Mutations in FKS genes have been shown to be responsible for echinocandin resistance during caspofungin treatment, namely of C. glabrata (3, 9, 10, 14, 24). To determine whether ANF resistance was associated with mutations in the target genes, genomic DNA of C. glabrata isolates was extracted and, using the hot spot 1 (HS1) regions of the FKS1 and FKS2 genes, were amplified with specific primers (FKS1 HS1F2 [5′-CTTATGTTTGATTTTTGCA-3′]) (8, 24). DNA products were sequenced in an ABI Prism 3130 genetic analyzer (Applied Biosystems). The coding sequences of the Candida glabrata FKS1 and FKS2 genes (GenBank accession numbers XM_446406 and XM_448401, respectively) were aligned with those obtained from the clinical isolates. No sequence alterations were observed in HS1 of the FKS1 gene; however, several point mutations were found in HS1 of the FKS2 gene, with most of them corresponding to synonymous substitutions that did not result in nucleotide changes. Furthermore, the isolate 30-2, which was recovered following a long period of ANF exposure, displayed a C-T mutation at position 1987. This mutation leads to a replacement of serine 663 by proline in HS1 of FKS2 (Table 1). In the same HS, a deletion of 3 nucleotides was found in the blood isolate 18-1, which results in the deletion of one of the two consecutive phenylalanines at positions 658 and 659 (Table 1). These findings are consistent with previous reports describing increased resistance to echinocandins associated with mutations, namely, the S663P substitution and Phe659 deletion in the FKS2 gene (9, 10). The highest frequency of resistance-associated mutations is found within HS1 (1). HS1 is a highly conserved region among the Fks family; hence, the amino acid changes in this region implicate a modification of the echinocandin target and a reduced susceptibility phenotype.
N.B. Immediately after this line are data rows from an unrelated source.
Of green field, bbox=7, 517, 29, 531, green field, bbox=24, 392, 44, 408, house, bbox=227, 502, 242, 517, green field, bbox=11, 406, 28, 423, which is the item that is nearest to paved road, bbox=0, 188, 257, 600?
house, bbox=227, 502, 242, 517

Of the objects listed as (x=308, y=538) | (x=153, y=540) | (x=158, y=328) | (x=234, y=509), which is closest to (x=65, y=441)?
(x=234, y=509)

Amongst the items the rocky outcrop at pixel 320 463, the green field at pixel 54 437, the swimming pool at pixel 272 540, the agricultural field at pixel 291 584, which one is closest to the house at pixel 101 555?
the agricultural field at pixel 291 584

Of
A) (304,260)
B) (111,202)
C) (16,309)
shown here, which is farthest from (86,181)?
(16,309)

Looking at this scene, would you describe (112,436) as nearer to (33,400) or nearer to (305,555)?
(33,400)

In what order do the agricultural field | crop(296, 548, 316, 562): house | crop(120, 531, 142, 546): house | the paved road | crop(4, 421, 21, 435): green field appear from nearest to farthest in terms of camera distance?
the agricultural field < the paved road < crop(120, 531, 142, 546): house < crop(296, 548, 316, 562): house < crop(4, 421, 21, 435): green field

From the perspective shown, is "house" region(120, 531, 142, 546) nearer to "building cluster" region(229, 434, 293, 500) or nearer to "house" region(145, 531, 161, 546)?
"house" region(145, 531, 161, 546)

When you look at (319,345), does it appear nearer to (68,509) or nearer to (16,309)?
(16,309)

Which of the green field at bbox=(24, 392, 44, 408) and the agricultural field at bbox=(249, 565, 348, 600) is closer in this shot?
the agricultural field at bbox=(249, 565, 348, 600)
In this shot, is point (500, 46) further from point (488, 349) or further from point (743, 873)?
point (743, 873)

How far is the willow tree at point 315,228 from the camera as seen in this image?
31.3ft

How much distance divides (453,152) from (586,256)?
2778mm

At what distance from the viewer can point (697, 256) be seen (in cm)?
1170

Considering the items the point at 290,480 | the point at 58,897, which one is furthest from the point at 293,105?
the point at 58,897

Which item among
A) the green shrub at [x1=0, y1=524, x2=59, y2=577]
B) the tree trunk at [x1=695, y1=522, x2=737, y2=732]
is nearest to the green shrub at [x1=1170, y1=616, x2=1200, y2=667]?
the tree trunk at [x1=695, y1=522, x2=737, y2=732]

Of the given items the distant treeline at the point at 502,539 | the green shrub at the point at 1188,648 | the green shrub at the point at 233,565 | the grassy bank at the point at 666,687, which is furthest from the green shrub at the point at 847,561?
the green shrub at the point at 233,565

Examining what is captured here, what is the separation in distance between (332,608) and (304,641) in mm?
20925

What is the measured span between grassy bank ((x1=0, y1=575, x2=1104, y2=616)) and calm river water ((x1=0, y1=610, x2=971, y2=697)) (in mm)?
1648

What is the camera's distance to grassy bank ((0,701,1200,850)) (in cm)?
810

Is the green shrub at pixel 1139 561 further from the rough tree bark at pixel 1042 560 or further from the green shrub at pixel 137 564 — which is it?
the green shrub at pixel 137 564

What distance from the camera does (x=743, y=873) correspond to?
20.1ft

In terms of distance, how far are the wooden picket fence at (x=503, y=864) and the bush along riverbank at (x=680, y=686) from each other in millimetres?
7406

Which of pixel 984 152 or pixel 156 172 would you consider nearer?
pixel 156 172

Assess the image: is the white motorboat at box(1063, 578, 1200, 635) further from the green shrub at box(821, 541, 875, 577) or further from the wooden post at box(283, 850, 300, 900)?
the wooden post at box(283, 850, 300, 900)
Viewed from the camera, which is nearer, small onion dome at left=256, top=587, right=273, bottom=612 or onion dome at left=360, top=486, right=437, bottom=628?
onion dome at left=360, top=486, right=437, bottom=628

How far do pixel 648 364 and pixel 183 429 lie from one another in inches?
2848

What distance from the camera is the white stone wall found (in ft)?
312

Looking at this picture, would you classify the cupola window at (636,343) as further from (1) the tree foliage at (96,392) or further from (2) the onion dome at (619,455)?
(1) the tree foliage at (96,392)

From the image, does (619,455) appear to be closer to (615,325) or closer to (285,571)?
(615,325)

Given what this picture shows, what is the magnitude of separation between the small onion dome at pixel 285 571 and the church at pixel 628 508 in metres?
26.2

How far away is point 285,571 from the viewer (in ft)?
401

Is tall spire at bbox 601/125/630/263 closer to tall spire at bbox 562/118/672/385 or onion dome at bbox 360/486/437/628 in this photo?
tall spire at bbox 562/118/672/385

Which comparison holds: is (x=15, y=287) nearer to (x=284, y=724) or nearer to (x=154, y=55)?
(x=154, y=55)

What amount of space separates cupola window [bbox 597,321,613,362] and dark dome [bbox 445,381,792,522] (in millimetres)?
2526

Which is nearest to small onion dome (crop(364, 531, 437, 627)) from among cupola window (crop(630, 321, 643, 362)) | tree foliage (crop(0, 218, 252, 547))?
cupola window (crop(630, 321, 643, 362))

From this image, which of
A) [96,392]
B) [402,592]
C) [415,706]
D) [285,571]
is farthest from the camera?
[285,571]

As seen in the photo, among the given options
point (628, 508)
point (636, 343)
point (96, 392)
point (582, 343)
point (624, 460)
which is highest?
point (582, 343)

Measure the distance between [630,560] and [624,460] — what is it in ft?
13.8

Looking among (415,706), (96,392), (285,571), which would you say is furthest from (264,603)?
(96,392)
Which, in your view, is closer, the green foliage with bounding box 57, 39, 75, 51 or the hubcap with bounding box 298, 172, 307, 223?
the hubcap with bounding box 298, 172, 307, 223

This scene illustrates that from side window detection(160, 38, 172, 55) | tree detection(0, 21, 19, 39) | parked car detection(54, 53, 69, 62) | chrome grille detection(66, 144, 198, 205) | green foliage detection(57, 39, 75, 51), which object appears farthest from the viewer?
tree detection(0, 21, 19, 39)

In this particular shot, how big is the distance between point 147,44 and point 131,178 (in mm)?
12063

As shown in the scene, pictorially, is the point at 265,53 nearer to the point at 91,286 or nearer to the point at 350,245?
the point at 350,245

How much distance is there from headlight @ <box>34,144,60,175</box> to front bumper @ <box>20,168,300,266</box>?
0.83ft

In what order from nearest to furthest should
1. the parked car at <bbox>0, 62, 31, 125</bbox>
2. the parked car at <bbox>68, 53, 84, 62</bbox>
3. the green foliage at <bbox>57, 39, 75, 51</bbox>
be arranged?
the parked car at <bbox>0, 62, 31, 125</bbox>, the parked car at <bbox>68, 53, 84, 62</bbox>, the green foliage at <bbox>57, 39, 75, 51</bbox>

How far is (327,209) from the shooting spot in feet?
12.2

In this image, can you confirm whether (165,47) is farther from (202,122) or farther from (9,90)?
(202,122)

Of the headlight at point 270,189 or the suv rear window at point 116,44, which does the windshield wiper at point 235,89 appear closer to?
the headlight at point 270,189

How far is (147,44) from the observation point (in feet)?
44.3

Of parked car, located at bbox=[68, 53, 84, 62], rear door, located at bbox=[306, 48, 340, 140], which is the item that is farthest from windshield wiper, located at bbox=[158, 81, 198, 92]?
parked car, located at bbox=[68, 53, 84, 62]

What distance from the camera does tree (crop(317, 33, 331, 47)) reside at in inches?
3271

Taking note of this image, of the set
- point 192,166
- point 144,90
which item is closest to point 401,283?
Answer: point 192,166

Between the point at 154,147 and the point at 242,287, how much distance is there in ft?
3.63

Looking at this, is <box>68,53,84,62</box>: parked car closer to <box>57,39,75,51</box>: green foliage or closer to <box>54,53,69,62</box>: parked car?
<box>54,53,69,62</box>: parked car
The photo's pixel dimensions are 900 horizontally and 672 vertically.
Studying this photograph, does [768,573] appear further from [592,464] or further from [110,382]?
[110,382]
The significant increase in the chitin content following in vitro echinocandin exposure has been suggested as an escape or salvage mechanism for echinocandins (7, 23, 25). In order to unveil the role of chitin in the resistance displayed by isolates 18-1 and 30-2, the cell wall chitin content was measured initially and after 30 days of subculturing in drug-free medium. While the resistant phenotype remained, the chitin content decreased (data not shown). Attending to such results, we were compelled to conclude that the deletion and the mutation detected in the FKS2 gene confer echinocandin resistance to the isolates 18-1 and 30-2, respectively.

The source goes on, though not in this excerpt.